Skittish as a wild rabbit, the boy made his way slowly down the silent street. Nothing was moving. By now he would have expected a dog to come around sniffing after him, or, or . . . something.
Nothing.
He passed a lump of horse excrement on the street. It wasn’t all that old, and had a host of flies gathered around it like greedy peasants at a feast. The sight of it struck such sudden fear in his heart that the young boy almost turned and ran without even knowing why. But he forced himself to stand his ground, telling himself that mere flies and feces could not harm him, and trying to put a name to the fear that was slowly becoming a cold fist around his heart.
“Hello . . . ?”
He passed by the town’s small tavern. It wasn’t much of one, really, but it served well enough to sell cheap ale to the men who called this place home, and such tidbits of food as the dusty coinage of weathered peasants might buy. In deference to their business the owner dumped his waste in a narrow alley between houses rather than out in the street like most others. The boy caught sight of the refuse pile as he passed by . . . and then stopped, and came closer, and stared at it. Again he was filled with a sense of wrongness so instinctive, so utterly animal in its tenor, that he nearly turned and ran. Again he forced himself to stand his ground and tried to figure out what it could be about a mound of rotting garbage that would make him so afraid.

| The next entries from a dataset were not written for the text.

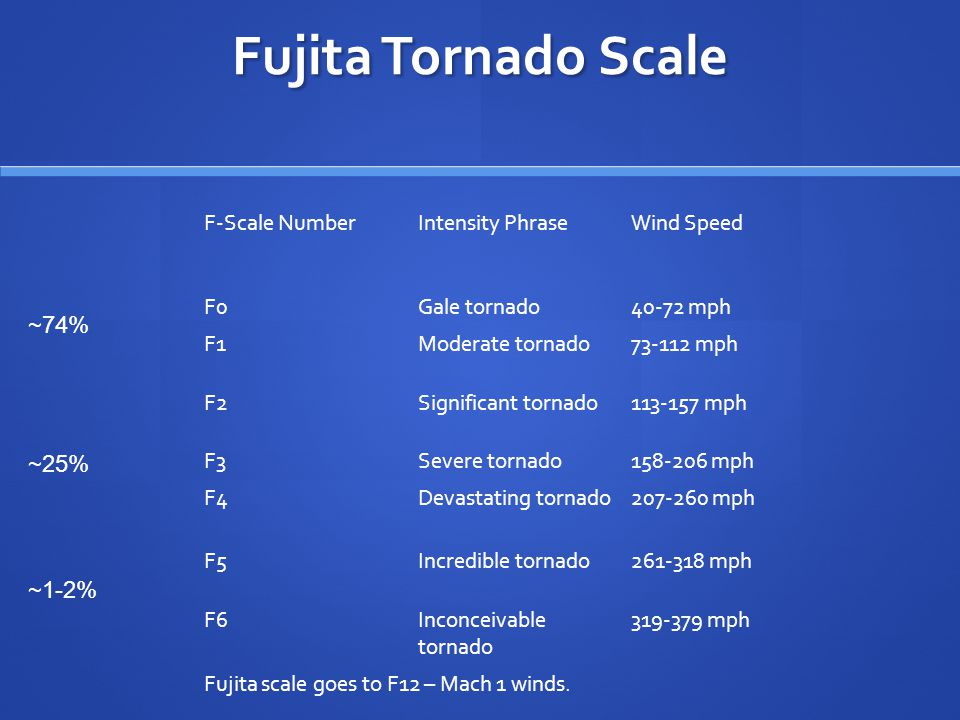 Fujita Tornado Scale F-Scale NumberIntensity PhraseWind Speed F0Gale tornado40-72 mph F1Moderate tornado73-112 mph F2Significant tornado113-157 mph F3Severe tornado158-206 mph F4Devastating tornado207-260 mph F5Incredible tornado261-318 mph F6Inconceivable tornado 319-379 mph Fujita scale goes to F12 – Mach 1 winds.
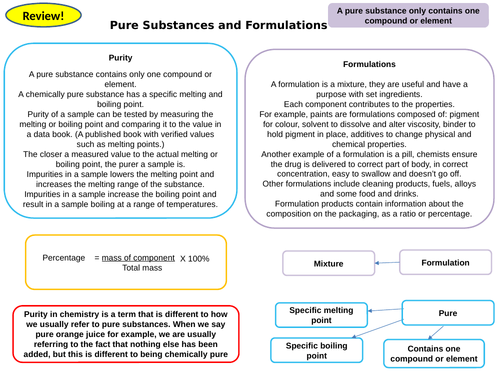 Chemical Analysis Topic 8 Active Revision Card Activities for New AQA Chemistry GCSE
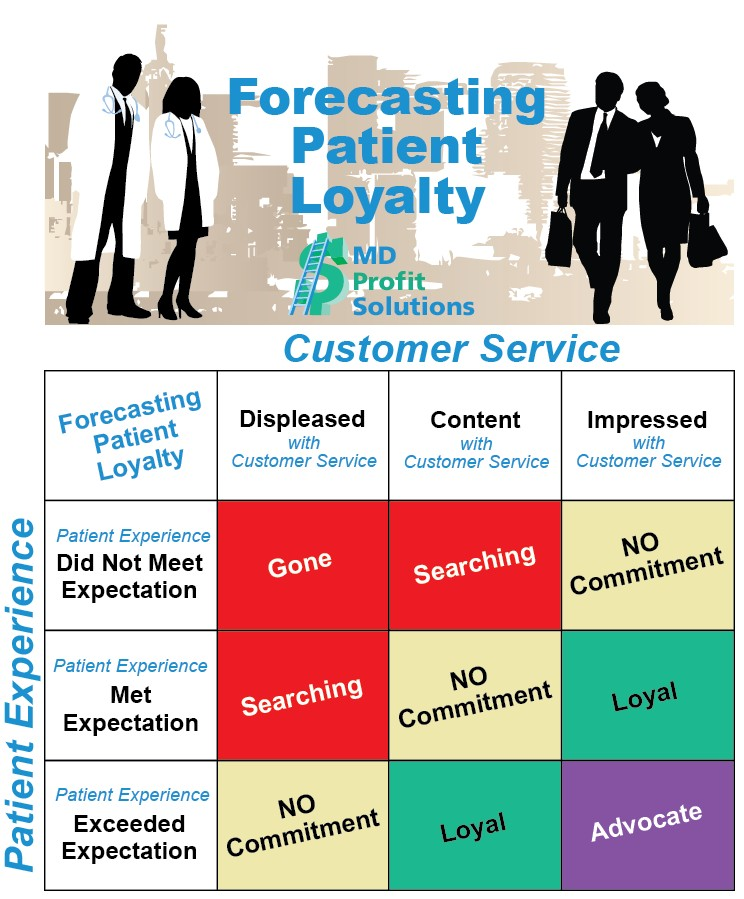 Forecasting Patient Loyalty - MD Profit Solutions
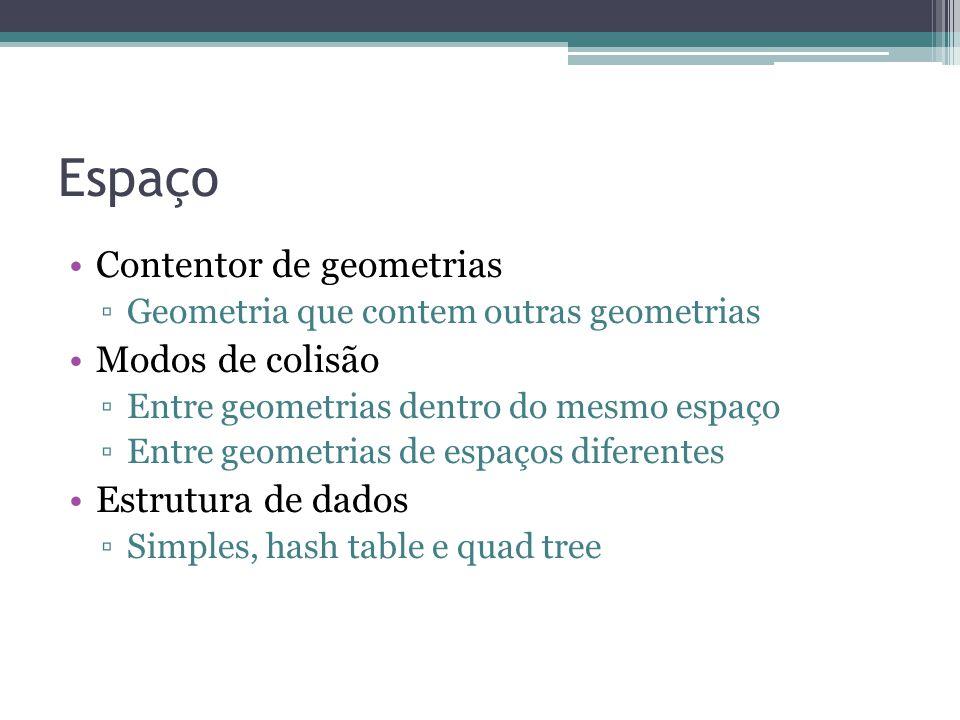 Espaço Contentor de geometrias ▫Geometria que contem outras geometrias Modos de colisão ▫Entre geometrias dentro do mesmo espaço ▫Entre geometrias de espaços diferentes Estrutura de dados ▫Simples, hash table e quad tree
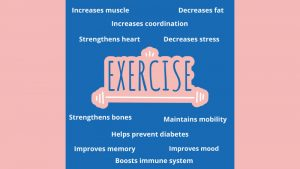 Exercise is medicine chart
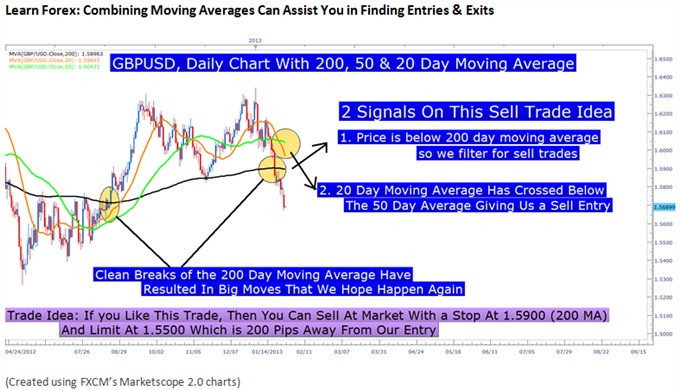 Four_Highly_Effective_Trading_Indicators_Every_Trader_Should_Know_body_Picture_12.png, Four Highly Effective Trading Indicators Every Trader Should Kn...
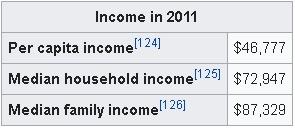 Income in 2011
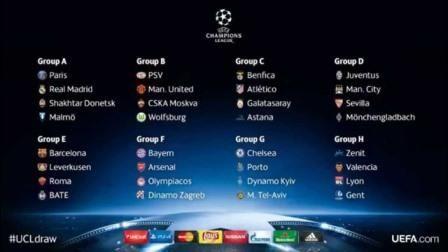 Guía para ver la Champions League por televisión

And then he realized what it was.
There were no rats.
He looked back at the street behind him. None were there either, though the small gray creatures should be slipping out of their hiding places this time of the day, daring a moment or two in the sunset’s growing shadows to grab a bit of refuse before all their brothers came out to fight for their share of human filth. Their presence in the town was a normal backdrop to human activity, something that women cursed vehemently but no one had any hope of stopping.
There were no rats now.
Not in the street, not in the shadows, not nosing through the fresh garbage . . . none at all.
He took a few steps back, and inadvertently stepped in a mound of horse droppings. The flies rolled off its surface like tiny black marbles. Dead. They were all dead.
“Mother?”
Panic gripped his small heart. He began to run. Not away from the town, as all his better instincts were screaming for him to do, but down the street, past the main section of the town, to where small houses were scattered along the dirt road, each with its own mound of rat-free, insect-free garbage.
“Mother!”
The birds weren’t singing either, he noticed breathlessly as he pulled up before his house. Nor were the insects buzzing. Wrong, wrong, it was all wrong!
He pounded on the front door until it gave way before him. No voice answered his cries. He upset a stool as he staggered inside, tears of fear running hot down his cheeks. No one noticed the stool careen across the floor, or lifted a leg to get out of its way, or cursed at him for knocking it over.
Next to the coarsely hewn table in the middle of the small common room sat his mother. She was slumped on the bench with her head resting on the table’s surface beside a dried-up piece of bread. Her expression was almost peaceful, if you could overlook the morning’s bruises; had the boy not just made enough noise upon entering to wake the dead, he might have thought her merely sleeping. His little sister, however, had slid off the bench beside her and was huddled on the floor like a broken doll. A small piece of bread had rolled out of her hand, and come to a stop by the hearth. There were a few small black bits nearby that might once have been insects. They weren’t moving now.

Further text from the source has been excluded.